** The task **
Please print, exactly, only the lines in the entries below from the line that has "ПУТЕШЕСТВИЕ АЛИСЫ Это" through the line that has "Billets De Loterie....AILES". Pictures don't go in.

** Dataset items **
========================
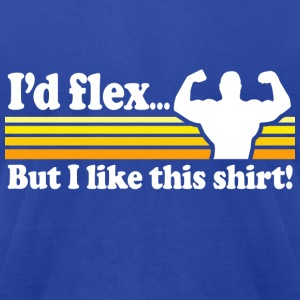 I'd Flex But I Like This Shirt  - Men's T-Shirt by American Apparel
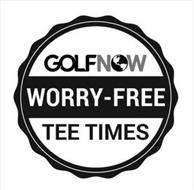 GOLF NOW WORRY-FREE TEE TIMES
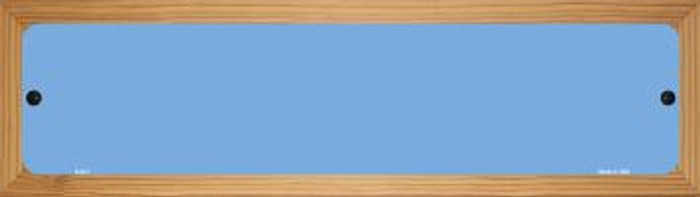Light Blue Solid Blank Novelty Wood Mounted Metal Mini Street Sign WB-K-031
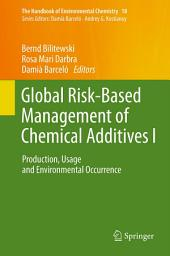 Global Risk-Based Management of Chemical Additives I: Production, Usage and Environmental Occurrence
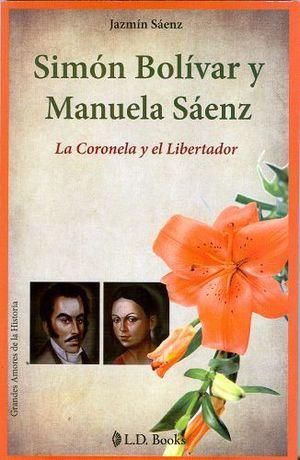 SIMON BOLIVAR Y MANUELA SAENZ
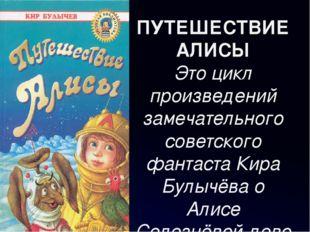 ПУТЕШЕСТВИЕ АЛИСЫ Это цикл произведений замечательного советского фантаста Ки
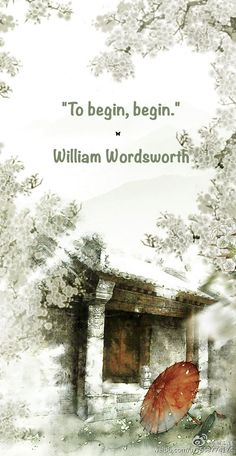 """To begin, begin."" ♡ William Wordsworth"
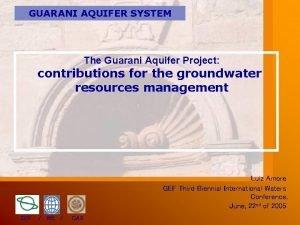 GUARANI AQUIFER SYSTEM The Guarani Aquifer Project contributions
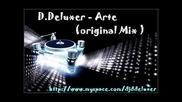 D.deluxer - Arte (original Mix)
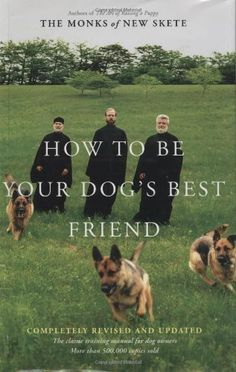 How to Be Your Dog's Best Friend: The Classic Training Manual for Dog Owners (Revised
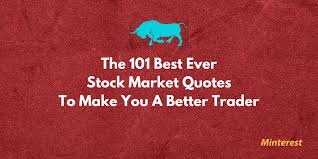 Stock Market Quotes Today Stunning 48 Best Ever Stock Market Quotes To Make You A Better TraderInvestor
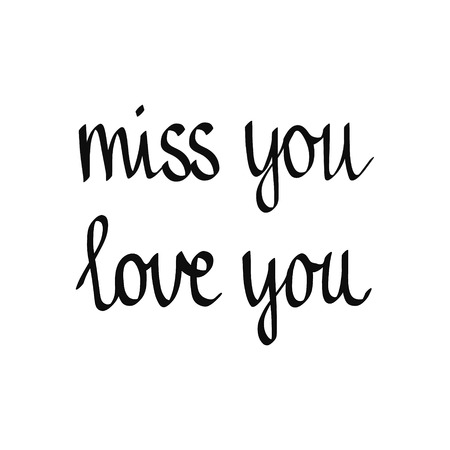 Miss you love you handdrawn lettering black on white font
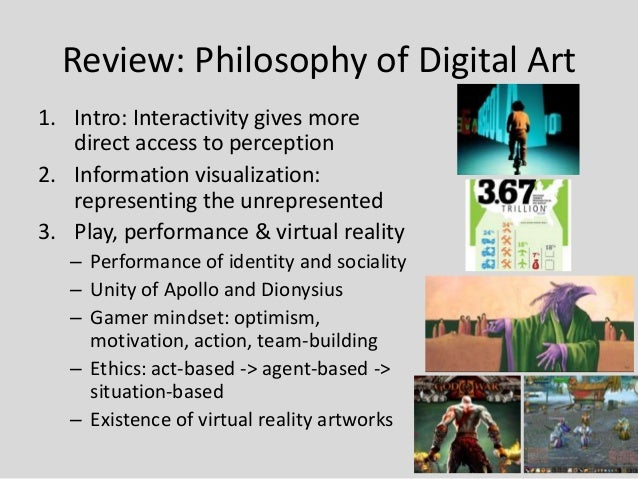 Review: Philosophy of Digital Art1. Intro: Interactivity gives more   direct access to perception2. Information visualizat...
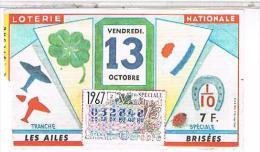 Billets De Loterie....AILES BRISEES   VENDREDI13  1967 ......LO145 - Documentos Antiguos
========================
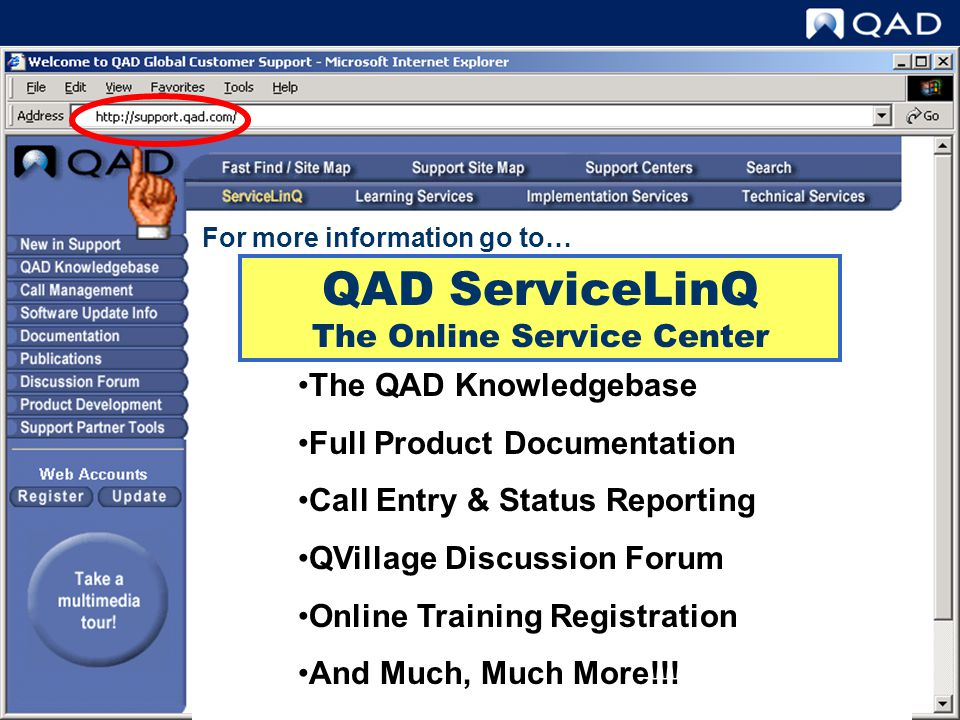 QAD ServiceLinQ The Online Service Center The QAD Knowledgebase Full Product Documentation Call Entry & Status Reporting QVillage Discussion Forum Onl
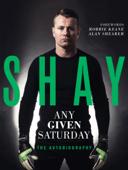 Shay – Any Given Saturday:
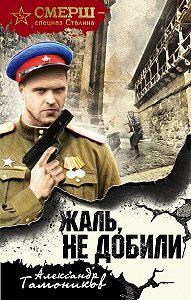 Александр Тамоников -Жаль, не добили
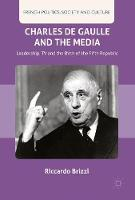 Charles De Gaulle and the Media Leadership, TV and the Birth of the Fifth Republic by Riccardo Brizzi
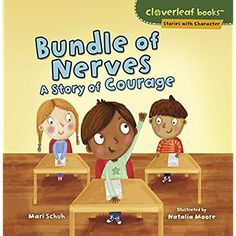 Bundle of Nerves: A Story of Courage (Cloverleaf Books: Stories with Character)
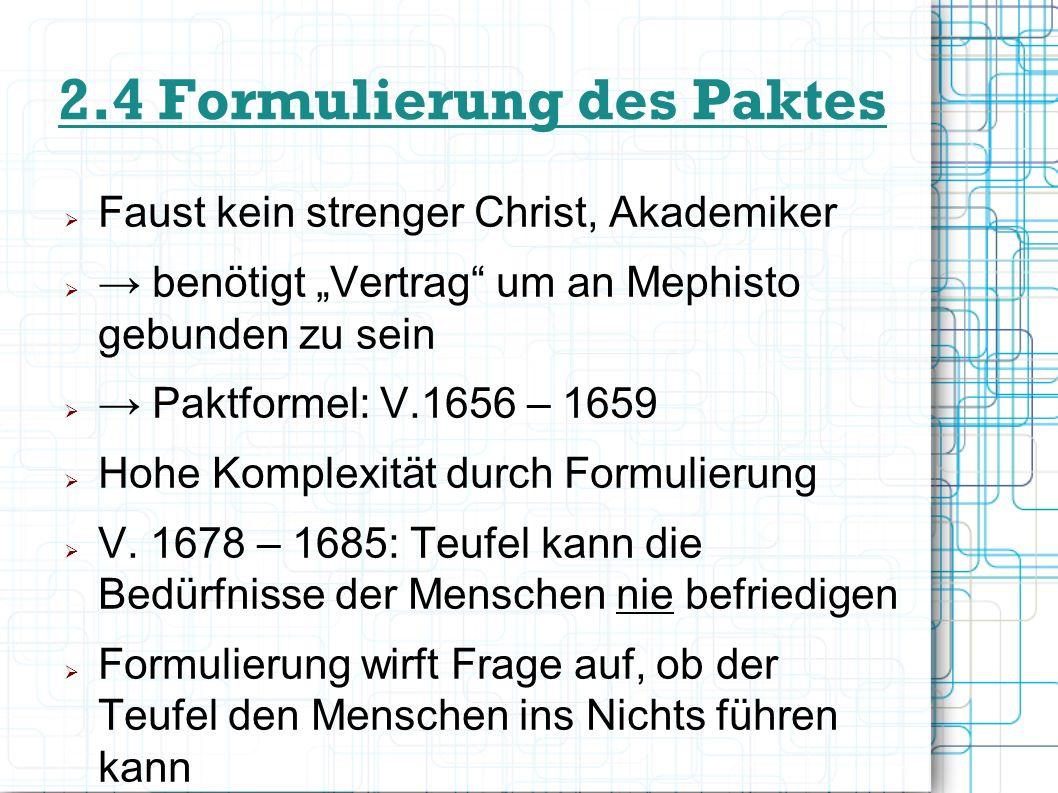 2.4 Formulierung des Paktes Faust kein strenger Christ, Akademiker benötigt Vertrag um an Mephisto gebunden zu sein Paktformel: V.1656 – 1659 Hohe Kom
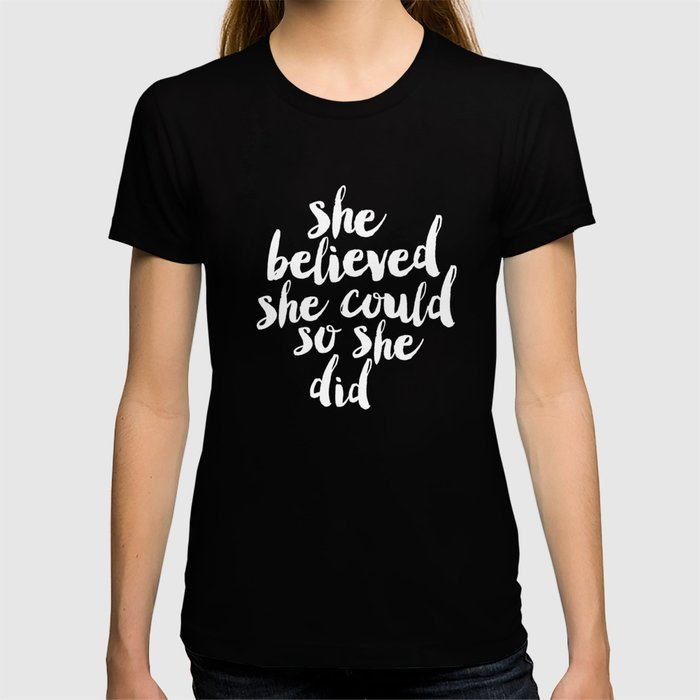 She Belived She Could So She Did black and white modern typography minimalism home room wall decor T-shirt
========================
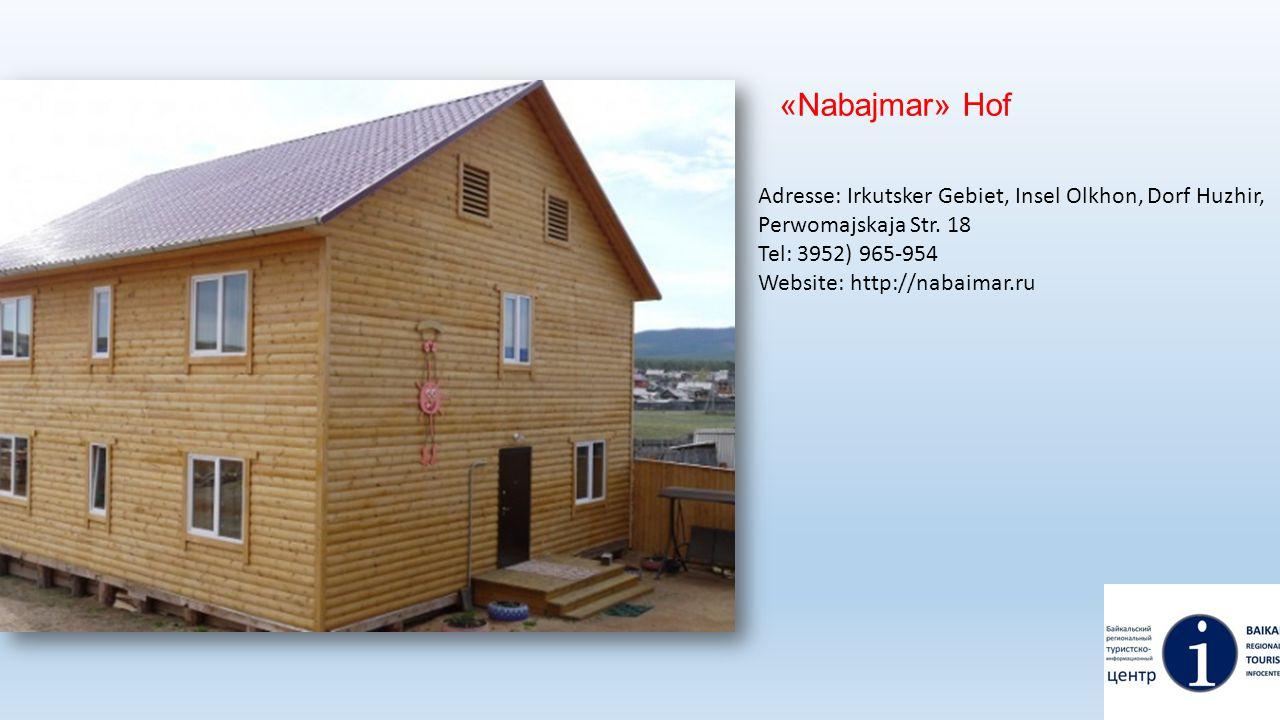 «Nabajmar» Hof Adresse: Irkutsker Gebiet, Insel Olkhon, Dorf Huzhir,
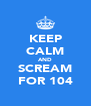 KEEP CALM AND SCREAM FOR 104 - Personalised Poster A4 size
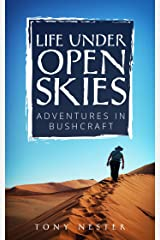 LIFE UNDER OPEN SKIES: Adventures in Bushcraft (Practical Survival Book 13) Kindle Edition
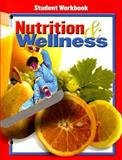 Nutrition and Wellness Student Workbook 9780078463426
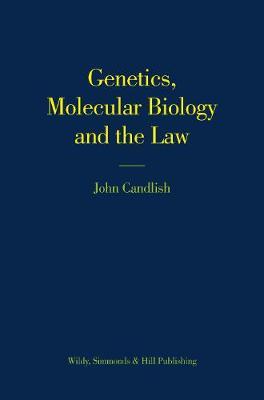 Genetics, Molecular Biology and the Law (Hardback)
========================
** Task result **
 ПУТЕШЕСТВИЕ АЛИСЫ Это цикл произведений замечательного советского фантаста Ки
 """To begin, begin."" ♡ William Wordsworth"
 GUARANI AQUIFER SYSTEM The Guarani Aquifer Project contributions
 D.deluxer - Arte (original Mix)
 How to Be Your Dog's Best Friend: The Classic Training Manual for Dog Owners (Revised
 Stock Market Quotes Today Stunning 48 Best Ever Stock Market Quotes To Make You A Better TraderInvestor
 Miss you love you handdrawn lettering black on white font
 Review: Philosophy of Digital Art1. Intro: Interactivity gives more   direct access to perception2. Information visualizat...
 Billets De Loterie....AILES BRISEES   VENDREDI13  1967 ......LO145 - Documentos Antiguos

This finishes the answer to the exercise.